Titulaire d’un Bachelor of Art, Marie-Ange Billot-Thébaud est une passionnée des débats identitaires. Auteure polyvalente, militante par devoir de mémoire pour un dialogue fécond entre Afro-descendants et Africains, elle défend aussi les savoirs endogènes, convaincue de leur grande valeur patrimoniale.

Bonjour Marie-Ange Billot-Thébaud, qui est Véronique Alhoune et pourquoi se cache-t-elle  dernière ce prête-nom ?

Bonjour. Je ne me cache pas. J’ai emprunté ce pseudonyme lorsque j’étais animatrice radio et depuis, je l’ai gardé en tant qu’auteure. Je n’ai fait que compléter Alhoune, qui est le petit nom utilisé depuis l’enfance par ma famille proche, pour me désigner. Véronique, par devoir de mémoire pour une amie d’enfance décédée d’un cancer à 25 ans.

Votre premier ouvrage Fê’Kaf paru en 2006 peint un personnage des années 30 ; visiblement, vous êtes une auteure plus ancrée dans le passé que le présent ?

Je fus plus ancrée dans le passé parce qu’en tant qu’Afro-descendante, j’ai ressenti le besoin de comprendre d’où venait mon identité, ma culture, mes aïeux ; j’ai ressenti l’appel de l’Afrique très jeune. Maintenant que je suis sur des projets au pays des ancêtres, je suis plus dans le présent, les projets, l’avenir avec ce festival de films qui, je l’espère, fera le tour du monde. Et aussi avec des documentaires qui montreront le présent, la face actuelle de l’Afrique et sa force pour le futur.
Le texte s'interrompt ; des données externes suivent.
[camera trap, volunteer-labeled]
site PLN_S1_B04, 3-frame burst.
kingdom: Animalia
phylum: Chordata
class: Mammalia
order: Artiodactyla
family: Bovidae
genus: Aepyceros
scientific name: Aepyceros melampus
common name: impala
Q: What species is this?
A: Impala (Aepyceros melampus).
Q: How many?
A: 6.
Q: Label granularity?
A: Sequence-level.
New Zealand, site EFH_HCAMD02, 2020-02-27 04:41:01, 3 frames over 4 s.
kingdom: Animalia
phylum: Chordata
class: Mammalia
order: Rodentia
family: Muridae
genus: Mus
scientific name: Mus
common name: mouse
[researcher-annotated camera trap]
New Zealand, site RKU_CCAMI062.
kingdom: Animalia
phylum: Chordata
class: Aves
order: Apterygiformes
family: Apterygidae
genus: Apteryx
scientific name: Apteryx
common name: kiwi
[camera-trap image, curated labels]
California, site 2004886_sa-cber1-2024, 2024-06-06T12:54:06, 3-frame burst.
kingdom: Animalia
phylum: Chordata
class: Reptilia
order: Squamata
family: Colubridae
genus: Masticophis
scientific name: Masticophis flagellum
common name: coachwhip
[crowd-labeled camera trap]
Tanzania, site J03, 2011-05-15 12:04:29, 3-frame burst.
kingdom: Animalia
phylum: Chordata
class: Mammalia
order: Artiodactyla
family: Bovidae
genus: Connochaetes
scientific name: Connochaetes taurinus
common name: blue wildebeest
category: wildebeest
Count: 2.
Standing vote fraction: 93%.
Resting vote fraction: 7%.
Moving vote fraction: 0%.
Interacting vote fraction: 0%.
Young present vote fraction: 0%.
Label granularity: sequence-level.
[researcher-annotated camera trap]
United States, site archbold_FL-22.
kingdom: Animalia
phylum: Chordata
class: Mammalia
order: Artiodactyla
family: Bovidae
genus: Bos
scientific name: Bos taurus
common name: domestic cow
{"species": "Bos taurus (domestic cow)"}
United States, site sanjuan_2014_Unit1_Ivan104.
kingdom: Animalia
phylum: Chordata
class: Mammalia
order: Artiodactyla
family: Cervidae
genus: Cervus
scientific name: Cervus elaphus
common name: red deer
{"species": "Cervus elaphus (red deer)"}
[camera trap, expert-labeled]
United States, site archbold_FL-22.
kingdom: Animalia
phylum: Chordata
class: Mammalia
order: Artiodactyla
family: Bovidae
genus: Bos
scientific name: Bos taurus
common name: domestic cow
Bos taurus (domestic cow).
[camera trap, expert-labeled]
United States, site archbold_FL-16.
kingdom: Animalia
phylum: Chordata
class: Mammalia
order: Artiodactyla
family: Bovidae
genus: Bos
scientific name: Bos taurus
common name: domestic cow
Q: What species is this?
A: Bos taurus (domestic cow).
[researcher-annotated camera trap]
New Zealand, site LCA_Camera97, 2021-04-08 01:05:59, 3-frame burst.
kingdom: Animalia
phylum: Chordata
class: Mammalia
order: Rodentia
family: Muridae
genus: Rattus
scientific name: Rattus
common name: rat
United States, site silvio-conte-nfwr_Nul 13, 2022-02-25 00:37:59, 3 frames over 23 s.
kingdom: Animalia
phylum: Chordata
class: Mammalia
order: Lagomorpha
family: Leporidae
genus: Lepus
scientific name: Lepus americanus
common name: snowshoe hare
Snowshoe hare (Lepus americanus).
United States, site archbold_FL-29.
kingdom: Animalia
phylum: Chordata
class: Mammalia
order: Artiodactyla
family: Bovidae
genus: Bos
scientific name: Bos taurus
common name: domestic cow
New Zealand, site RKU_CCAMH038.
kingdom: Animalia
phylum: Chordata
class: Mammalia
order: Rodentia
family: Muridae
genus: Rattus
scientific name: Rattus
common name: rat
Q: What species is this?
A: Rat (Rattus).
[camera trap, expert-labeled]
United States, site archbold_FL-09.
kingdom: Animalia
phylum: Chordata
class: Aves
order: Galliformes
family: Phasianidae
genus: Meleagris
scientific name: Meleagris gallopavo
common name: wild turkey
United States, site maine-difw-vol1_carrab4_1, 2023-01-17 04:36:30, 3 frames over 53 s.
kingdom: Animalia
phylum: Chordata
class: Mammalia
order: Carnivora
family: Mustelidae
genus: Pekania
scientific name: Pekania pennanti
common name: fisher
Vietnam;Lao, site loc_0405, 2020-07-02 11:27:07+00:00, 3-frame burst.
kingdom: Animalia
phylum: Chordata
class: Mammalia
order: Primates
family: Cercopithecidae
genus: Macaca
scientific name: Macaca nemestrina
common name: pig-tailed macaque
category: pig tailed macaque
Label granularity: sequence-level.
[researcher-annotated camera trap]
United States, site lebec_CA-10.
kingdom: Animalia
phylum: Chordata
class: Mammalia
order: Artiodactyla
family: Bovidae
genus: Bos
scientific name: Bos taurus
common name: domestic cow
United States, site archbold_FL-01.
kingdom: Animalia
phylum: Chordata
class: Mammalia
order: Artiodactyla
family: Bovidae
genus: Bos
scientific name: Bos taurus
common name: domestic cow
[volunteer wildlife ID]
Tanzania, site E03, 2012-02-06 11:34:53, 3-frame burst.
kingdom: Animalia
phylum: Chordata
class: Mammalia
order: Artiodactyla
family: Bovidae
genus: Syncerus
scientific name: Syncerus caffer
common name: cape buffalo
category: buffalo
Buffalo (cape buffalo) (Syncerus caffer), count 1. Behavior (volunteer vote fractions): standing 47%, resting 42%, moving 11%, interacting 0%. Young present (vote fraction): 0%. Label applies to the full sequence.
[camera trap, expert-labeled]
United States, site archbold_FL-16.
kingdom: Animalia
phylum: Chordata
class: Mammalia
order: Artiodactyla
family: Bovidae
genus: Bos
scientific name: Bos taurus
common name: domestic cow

Contes et légendes du temps passé et du présent, votre autre publication parue en 2013 est un véritable voyage à travers l’histoire et la mémoire ; d’après vous, à quoi sert la mémoire ?

La mémoire fait partie de nous-même qu’on le veuille ou non. Mémoire médicale, mémoire génétique, mémoire des souffrances subies par nos aïeux, mémoires heureuses ou pas qui nous habitent malgré nous. La mémoire nous est transmise par nos parents. Elle sert à nous rappeler qu’avant nous, il y eut d’autres personnes, que nous sommes issus d’un peuple avec des us et coutumes, parties intégrantes de notre identité culturelle. Se rappeler, rendre hommage, respecter… La mémoire fait partie de nos racines. Comme un arbre sans racines, il nous est impossible de grandir, de nous épanouir.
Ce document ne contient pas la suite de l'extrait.